I recently petitioned the writers and creators in my mailing list community to share their biggest creative pain point or challenge. Nearly everyone responded with some variety of “I don’t have enough time” or “I can’t shake procrastination.”

I commiserate. I’m plagued by a perceived time deficit and procrastination issues, too.  I’ve been thinking about it a lot the last month or so. Again.

I think those complaints — “no time” and “procrastination” — are both all about procrastinating.

We all have the same amount of time each day, as the saying goes. It’s what we choose to do with it — the way we prioritize; the choices we make regarding the half hours and quarter hours and other slivers and slices and chunks of our waking hours — that separates those “with time” from those who think they have none.

If we really want to write, really want to create… but when presented with some time we choose instead to watch a movie, or play a game, or futz around on social networks… that’s a form of procrastination.

What Is Procrastination?

Even though there are variations on the definition, it’s pretty easy to agree that procrastination is not a positive character trait.  It conjures up images of rushing about, slammed against a deadline, under terrible stress… and burdened with the anxious certainty the frenzied sense of dread could have been avoided.

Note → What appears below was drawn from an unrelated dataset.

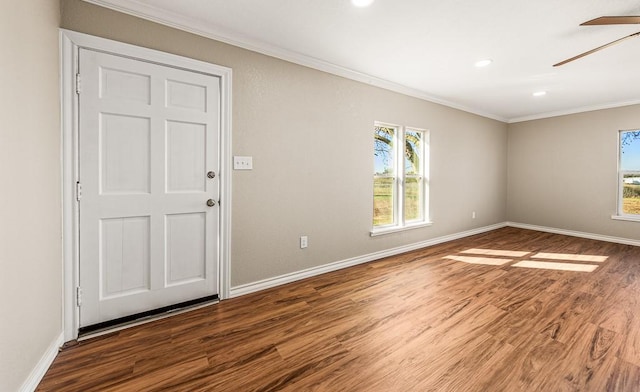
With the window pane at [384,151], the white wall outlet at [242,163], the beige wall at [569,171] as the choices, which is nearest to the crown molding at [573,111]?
the beige wall at [569,171]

We all understand what it is.

But why do we do it?

Some time ago, I came to a personal understanding of what lies at the root of procrastination… certainly for me, and probably for many other writers and creative folks:

Procrastination is a symptom of fear.

We choose not to write — and again, yes, it is a choice — because we are afraid.

What Are We Afraid Of?

What’s so fearsome about writing that we put it off, even though we love it?

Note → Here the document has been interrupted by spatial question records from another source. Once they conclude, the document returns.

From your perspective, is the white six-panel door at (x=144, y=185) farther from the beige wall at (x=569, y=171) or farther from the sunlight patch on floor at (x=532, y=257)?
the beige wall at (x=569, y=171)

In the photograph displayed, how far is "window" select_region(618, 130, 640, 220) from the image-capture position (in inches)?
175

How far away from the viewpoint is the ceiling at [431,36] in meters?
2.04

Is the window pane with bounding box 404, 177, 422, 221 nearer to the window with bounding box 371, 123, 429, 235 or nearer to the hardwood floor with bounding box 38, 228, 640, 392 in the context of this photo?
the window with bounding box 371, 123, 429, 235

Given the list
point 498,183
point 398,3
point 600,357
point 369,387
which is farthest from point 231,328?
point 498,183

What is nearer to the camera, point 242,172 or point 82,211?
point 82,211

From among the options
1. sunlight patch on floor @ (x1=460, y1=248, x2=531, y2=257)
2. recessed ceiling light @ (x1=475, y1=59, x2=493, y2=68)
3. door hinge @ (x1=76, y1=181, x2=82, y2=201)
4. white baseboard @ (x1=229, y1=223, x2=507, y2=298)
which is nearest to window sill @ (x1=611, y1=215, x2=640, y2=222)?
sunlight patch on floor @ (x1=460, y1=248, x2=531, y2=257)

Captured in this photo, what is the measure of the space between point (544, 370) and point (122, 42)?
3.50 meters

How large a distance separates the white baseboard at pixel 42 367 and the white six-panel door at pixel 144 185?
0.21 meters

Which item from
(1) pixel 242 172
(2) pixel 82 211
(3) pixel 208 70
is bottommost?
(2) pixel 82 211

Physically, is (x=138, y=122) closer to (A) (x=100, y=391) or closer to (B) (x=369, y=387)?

I’ll speak for myself. See if any of this rings true for you:

  • Fear of rejection, no matter how much I’m told (and tell others) that we should write for ourselves and no one else.
  • Fear of judgement — not necessarily from readers (that’s part of the previous point), but from loved ones, peers, colleagues, and perhaps society itself. I’ve got debts; I’ve got people counting on me; why would I spend time writing when there are more direct, reliable ways to meet my obligations and responsibilities?
  • Fear of failure. I have complex, sophisticated (so they seem to me) literary aspirations. What if I’m not up to the task? This, of course, loops back, and is reinforced by, the previous two bullet points.
  • Fear of change / success. This one’s truly fucked up, and I don’t have too firm an understanding of it, but I’m pretty sure it has something to do, ultimately, with fear of failure and rejection.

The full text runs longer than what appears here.